## [Kutipan Bacaan]
Contoh Kasus Poligami
Tawaran Dua
Istri dan Soal Poligami
Persoalan :
Seorang laki-laki yang bernama A
sudah berkeluarga dan pandai mengaji. Suatu hari seseorang dari tetangga desa
bernama pak B meminta A untuk mengajari keluarga pak B agar pandai mengaji.
Alih-alih meminta tolong pada A, pak B justru malah menawari A untuk menjadi
menantunya. Padahal pak B sudah tahu bahwa A sudah berkeluarga, bahkan sudah
memiliki anak. Hal ini, membuat kebimbangan di hati A untuk menerima atau
menolak tawaran pak B. Di satu sisi, A khawatir dia tidak bisa berlaku adil dan
takut akan menyakiti hati istrinya. Di sisi lain, Ajuga khawatir jika menolak
tawaran pak B, jalinan silaturrahim dengan keluarga pak B tersebut akan
menjadi rusak.

## [Data Tercatat]

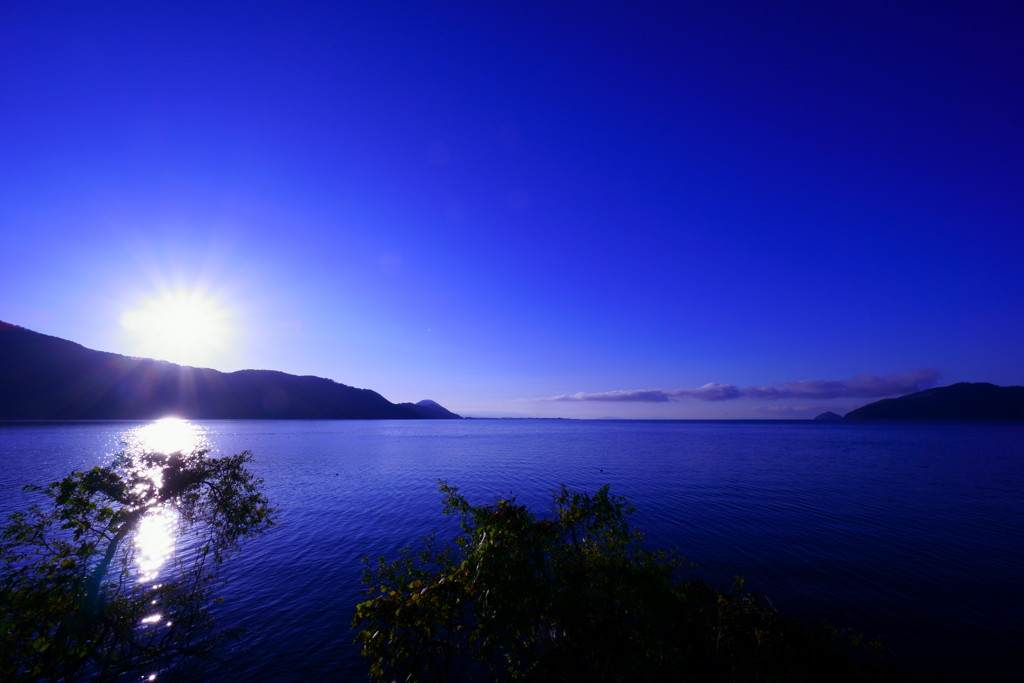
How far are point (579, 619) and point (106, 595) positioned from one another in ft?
76.7

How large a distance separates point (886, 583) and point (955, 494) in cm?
4252

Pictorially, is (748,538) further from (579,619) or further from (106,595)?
(106,595)

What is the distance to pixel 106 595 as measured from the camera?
19.8 m

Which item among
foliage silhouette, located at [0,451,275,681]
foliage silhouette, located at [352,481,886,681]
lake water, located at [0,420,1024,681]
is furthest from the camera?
lake water, located at [0,420,1024,681]

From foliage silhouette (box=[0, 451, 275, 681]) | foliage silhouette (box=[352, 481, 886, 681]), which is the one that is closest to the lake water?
foliage silhouette (box=[0, 451, 275, 681])

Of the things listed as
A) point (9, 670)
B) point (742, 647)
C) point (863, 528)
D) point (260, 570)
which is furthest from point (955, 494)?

## [Ketentuan Tugas]
Tulis ulang bagian kutipan tentang poligami dari "Alih-alih meminta tolong" sampai "menjadi rusak.", dan ganti setiap kata "tawaran" dengan "ajakan". Catatan di atas tidak berhubungan dengan kutipan.

## [Penyelesaian Lengkap]
Alih-alih meminta tolong pada A, pak B justru malah menawari A untuk menjadi
menantunya. Padahal pak B sudah tahu bahwa A sudah berkeluarga, bahkan sudah
memiliki anak. Hal ini, membuat kebimbangan di hati A untuk menerima atau
menolak ajakan pak B. Di satu sisi, A khawatir dia tidak bisa berlaku adil dan
takut akan menyakiti hati istrinya. Di sisi lain, Ajuga khawatir jika menolak
ajakan pak B, jalinan silaturrahim dengan keluarga pak B tersebut akan
menjadi rusak.